==== Given information ====
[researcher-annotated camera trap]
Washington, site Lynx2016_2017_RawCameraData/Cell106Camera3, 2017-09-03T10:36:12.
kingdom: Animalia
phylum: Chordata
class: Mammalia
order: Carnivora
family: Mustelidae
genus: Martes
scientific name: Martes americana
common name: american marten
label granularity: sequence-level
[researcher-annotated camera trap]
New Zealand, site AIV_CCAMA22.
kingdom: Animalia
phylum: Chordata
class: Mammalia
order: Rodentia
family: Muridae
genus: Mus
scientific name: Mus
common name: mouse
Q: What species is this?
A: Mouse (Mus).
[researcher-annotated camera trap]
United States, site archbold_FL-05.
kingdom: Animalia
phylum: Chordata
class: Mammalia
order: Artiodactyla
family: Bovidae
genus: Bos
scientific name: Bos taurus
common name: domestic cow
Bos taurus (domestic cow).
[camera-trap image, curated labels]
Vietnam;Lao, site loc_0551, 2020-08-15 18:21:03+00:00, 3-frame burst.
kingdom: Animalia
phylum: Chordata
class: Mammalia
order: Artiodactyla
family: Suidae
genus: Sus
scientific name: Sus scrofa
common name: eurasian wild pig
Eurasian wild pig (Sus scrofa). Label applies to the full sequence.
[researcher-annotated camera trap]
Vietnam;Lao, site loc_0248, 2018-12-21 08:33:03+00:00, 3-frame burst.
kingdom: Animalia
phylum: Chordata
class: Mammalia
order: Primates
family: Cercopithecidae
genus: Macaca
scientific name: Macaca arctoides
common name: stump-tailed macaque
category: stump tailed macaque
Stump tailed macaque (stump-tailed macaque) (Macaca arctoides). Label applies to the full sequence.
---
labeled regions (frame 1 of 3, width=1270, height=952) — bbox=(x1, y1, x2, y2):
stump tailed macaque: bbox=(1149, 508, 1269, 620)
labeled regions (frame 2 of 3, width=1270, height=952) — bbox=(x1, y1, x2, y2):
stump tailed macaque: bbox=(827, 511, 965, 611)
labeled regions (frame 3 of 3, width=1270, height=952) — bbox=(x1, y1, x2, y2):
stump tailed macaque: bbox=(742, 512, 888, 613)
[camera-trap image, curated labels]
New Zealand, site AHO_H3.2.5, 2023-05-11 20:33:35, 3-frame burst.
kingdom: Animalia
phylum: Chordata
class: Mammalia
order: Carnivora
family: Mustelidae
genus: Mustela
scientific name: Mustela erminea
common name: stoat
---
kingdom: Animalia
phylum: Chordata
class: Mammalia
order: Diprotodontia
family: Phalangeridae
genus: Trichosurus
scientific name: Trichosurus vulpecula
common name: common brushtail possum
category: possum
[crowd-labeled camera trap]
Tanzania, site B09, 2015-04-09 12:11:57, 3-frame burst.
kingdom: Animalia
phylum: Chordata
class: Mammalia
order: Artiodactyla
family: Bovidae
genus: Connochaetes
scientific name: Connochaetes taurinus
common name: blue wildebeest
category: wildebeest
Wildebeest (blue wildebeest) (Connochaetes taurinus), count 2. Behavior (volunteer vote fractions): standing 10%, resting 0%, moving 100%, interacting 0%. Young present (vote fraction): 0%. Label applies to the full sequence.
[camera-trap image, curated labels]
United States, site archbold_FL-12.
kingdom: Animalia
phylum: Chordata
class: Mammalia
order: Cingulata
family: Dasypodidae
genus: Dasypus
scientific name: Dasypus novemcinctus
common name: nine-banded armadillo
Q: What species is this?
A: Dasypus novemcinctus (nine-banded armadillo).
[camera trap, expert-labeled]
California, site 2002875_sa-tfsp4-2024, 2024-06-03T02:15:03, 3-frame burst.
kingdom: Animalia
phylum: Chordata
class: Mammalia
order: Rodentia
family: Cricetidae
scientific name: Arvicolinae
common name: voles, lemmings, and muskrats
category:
====
__Exercise__. Gather each line from the entries above that includes the word "United".

__Response box__.
United States, site archbold_FL-05.
United States, site archbold_FL-12.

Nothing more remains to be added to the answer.